Similar search strategies were used in both systematic reviews (for full details, please see Manea et al and Moriarty et al13 14). Embase, Medline and PsycINFO were searched from 1999 (when the PHQ-9 was first developed) to August 2013 and September 2013, respectively, using the terms ‘PHQ-9’, ‘PHQ’, ‘PHQ$’ and ‘patient health questionnaire’. The search strategy is presented in online supplementary appendix 1. The reference lists of studies fitting the inclusion criteria were manually searched and a reverse citation search in Web of Science was performed. The authors of unpublished studies were contacted and conference abstracts were reviewed in an attempt to minimise publication bias. The following inclusion-exclusion criteria were used: Population: adult population. Instrument: studies that used the PHQ-9. Comparison (reference standard): the accuracy of the PHQ-9 had to be assessed against a recognised gold-standard instrument for the diagnosis of either DSM or International Classification of Disease (ICD) criteria for major depression.
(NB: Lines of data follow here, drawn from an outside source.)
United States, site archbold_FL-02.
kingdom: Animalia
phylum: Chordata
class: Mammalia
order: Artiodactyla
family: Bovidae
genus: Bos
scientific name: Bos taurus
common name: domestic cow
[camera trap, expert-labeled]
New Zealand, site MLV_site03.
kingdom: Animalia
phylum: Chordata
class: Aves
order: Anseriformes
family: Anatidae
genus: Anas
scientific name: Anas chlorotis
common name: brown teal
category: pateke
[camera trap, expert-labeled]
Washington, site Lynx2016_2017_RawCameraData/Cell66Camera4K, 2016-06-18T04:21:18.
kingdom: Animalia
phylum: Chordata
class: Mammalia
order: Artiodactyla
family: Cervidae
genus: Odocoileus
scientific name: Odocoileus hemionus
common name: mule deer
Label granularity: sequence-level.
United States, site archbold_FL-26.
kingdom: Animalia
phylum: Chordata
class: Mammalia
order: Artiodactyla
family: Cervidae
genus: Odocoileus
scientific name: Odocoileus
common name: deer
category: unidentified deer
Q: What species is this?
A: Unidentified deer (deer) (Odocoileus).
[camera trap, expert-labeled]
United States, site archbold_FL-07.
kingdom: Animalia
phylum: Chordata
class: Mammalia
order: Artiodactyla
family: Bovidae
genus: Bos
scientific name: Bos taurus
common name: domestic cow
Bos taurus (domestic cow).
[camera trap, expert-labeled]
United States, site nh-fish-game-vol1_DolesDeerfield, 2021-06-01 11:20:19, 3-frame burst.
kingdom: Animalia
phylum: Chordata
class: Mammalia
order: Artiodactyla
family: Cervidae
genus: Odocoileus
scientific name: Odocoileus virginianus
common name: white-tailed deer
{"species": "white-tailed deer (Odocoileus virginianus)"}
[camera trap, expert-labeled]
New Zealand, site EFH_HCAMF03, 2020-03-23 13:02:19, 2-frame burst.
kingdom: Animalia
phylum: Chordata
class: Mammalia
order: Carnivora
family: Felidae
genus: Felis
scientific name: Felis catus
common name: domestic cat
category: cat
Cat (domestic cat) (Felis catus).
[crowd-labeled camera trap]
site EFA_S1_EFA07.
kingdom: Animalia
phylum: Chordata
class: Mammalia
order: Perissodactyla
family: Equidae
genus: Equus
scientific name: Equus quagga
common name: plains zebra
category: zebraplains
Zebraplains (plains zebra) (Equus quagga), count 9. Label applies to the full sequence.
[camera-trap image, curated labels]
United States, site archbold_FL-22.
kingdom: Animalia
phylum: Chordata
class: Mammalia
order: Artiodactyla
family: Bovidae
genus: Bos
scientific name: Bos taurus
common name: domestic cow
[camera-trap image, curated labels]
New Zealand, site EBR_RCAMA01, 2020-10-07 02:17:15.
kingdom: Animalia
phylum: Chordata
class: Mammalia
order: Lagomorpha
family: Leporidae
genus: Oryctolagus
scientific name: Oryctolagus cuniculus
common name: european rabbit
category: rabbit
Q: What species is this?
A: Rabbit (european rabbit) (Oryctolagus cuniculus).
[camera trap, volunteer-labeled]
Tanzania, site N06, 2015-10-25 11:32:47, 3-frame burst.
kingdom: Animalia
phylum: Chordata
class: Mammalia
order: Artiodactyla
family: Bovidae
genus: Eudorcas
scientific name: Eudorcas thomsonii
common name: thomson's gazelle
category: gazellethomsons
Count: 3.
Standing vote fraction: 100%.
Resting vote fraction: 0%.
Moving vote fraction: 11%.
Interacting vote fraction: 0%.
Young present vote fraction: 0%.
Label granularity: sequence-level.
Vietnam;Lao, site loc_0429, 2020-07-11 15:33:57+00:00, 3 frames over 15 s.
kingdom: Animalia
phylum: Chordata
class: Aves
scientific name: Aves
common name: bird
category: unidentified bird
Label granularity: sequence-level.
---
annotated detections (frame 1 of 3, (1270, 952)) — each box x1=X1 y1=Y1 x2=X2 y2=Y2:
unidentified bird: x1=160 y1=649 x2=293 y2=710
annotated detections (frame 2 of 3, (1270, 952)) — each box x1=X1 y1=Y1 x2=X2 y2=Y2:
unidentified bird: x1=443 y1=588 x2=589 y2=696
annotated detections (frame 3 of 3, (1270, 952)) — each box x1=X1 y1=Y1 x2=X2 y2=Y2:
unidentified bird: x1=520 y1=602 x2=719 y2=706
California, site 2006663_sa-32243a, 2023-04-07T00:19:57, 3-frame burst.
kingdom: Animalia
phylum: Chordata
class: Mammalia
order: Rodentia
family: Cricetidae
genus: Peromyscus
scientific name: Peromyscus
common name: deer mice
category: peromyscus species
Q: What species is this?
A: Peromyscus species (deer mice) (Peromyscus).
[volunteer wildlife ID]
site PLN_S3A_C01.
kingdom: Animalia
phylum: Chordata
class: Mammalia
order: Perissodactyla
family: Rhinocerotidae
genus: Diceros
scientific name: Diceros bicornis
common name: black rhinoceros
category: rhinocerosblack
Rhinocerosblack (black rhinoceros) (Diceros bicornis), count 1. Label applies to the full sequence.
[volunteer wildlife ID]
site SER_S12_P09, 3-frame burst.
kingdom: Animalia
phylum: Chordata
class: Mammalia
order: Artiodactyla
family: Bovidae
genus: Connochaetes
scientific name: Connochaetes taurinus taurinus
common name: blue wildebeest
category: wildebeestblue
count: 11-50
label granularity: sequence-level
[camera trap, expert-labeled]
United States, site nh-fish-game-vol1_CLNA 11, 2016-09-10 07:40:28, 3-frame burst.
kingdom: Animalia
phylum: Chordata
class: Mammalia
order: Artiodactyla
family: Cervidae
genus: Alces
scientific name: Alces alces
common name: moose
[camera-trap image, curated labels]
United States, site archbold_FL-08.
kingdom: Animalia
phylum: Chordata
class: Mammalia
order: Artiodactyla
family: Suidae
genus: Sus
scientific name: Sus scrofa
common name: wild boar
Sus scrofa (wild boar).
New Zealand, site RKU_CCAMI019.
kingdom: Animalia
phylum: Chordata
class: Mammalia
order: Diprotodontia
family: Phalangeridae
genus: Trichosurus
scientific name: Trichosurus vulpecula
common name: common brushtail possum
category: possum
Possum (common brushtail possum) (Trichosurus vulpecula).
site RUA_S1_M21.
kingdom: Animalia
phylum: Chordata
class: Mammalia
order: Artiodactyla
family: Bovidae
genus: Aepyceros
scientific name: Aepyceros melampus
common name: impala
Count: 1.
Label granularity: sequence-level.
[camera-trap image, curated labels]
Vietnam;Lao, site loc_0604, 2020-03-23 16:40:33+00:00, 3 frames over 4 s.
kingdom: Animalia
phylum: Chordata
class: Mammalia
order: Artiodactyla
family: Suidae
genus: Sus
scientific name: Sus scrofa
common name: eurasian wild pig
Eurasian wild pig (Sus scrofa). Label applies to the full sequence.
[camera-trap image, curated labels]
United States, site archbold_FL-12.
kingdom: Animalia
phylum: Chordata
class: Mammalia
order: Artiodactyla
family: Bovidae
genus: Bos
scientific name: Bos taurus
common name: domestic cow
Studies were included if the diagnoses were made using a standardised diagnostic structured interview schedule (eg, Mini International Neuropsychiatric Interview (MINI), Structured Clinical Interview for DSM Disorders (SCID)). Unguided clinician diagnoses with no reference to a standard structured diagnostic schedule or comparisons of the PHQ-9 with other self-report measures were excluded. Studies were also excluded if the target diagnosis was not major depressive disorder (MDD, eg, any depressive disorder). Outcome: studies had to report sufficient information to calculate a 2×2 contingency table for the algorithm or the recommended cut-off point 10. Study design: any design. Additional criterion: we avoided double counting of evidence by ensuring that only one study of those that reported overlapping datasets in different journals were included in the meta-analysis. Citations with overlapping samples were examined to establish whether they contained information relevant to the research question that was not contained in the included report.

Quality assessment

Quality assessment was performed using the Quality Assessment of Diagnostic Accuracy Studies (Revised) (QUADAS-2) tool, a tool for evaluating the risk of bias and applicability of primary diagnostic accuracy studies when conducting diagnostic systematic reviews.15 It covers the areas of patient selection, index test, reference standard and flow and timing.16 This tool was adapted for the two reviews and quality assessments were carried out by two independent reviewers for all studies included in the reviews.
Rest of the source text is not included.